• _Excerpted passage_:
I slide open the door and the maid’s seventeen year-old daughter and twelve year old son are rolling up their bedding and leaning them against the wall near where the trashcan ought to be.

People sleep in our kitchen and we don’t have a trashcan. A couple times a day I set up a new trash bag, and a couple times a day it disappears. After 3 months, garbage here is still a mystery: the walkway outside the kitchen door has drying coconuts and papaya skins on every flat surface; there is a plastic bucket with a mixture of slop that I’m guessing is for the cow that is rumored to come when you call, and likes the trash we serve; but the slop is mixed with plastic bags and old razors. Even though there is no evidence of recycling, I always set the plastic and glass on one end of the counter, and eventually it disappears. I worry that our credit card statements and used tissues are being dumped in a nearby lot and have become part of someone’s slum tent.

“Ma’am,” she says – this word often marks the beginning of the end of my workday – “My mother is asking if you can buy her a basket for her sarees. Because the rats are making holes in them. “

I stop mid honey-grab and stare, letting the concept sink in. Rats are eating her sarees. I didn’t even know there were rats in India, let alone that they were populating our house. I resist shouting, “What the FUCK? Rats. We have RATS. And they’re EATING her SAREES. Is this the fucking MIDDLE AGES ????”

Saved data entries
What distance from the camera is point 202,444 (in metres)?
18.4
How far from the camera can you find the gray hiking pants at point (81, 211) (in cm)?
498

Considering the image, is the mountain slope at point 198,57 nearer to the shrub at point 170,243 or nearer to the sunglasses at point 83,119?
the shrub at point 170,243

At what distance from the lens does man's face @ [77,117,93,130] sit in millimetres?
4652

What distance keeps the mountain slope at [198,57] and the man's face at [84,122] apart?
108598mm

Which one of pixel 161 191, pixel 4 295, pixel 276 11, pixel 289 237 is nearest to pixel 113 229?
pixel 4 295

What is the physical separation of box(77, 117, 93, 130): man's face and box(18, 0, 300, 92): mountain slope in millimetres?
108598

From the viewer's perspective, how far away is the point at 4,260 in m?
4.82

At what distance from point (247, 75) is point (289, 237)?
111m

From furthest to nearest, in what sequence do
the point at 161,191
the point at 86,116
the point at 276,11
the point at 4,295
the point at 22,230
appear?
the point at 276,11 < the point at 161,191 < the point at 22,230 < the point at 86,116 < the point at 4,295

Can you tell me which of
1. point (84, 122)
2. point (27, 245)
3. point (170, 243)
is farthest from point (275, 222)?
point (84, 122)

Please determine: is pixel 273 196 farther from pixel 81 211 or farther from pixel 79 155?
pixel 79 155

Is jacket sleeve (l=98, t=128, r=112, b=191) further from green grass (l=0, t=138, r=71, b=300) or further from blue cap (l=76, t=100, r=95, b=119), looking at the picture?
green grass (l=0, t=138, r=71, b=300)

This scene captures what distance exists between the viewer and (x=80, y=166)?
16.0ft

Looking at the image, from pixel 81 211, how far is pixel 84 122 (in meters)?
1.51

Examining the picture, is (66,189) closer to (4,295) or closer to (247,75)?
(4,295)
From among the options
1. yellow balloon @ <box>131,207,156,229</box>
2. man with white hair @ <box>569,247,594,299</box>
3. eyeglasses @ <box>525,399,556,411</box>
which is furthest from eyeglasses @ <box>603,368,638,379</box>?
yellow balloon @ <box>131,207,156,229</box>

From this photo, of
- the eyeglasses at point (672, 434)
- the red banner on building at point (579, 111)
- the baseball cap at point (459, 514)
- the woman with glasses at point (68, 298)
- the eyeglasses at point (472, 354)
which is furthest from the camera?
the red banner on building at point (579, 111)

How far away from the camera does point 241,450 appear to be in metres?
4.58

• _Exercise instructions_:
a – Answer these questions using the passage about the kitchen and the rats:
(i) How old is the maid's daughter?
(ii) How long has the narrator been living there?
(iii) What does the maid want the narrator to buy, and why?
b – Carry on the passage about the kitchen and the rats, starting right after its final sentence.

• _Answers to the exercise_:
a –
(i) Seventeen.
(ii) Three months.
(iii) A basket for her sarees, because rats are making holes in them.

b –
Instead I nod, as if I’ve heard this question before, as if ratproofing my wardrobe is something I’ve done hundreds of times. I don’t want her to read the shock on my face. I don’t want to let on just how far from my reality this statement lands. I don’t want her to feel bad. I don’t want her to know that there is a big world out there where there are no sari-eating rats. I want to protect this seventeen year old mother from the harsh reality of her own life.

I leave the kitchen, and climb back into bed. I snuggle up close to Phil and whisper, “Rats are eating the maid’s sarees.”

“Hmm ?”

“We need to buy her a basket for her to keep her sarees in, because rats are eating them.”

“Just gets worse, doesn’t it,” he mumbles, rolls over and goes back to sleep.

I spend the next two days looking for a ratproof sari basket. I don’t even know what this means.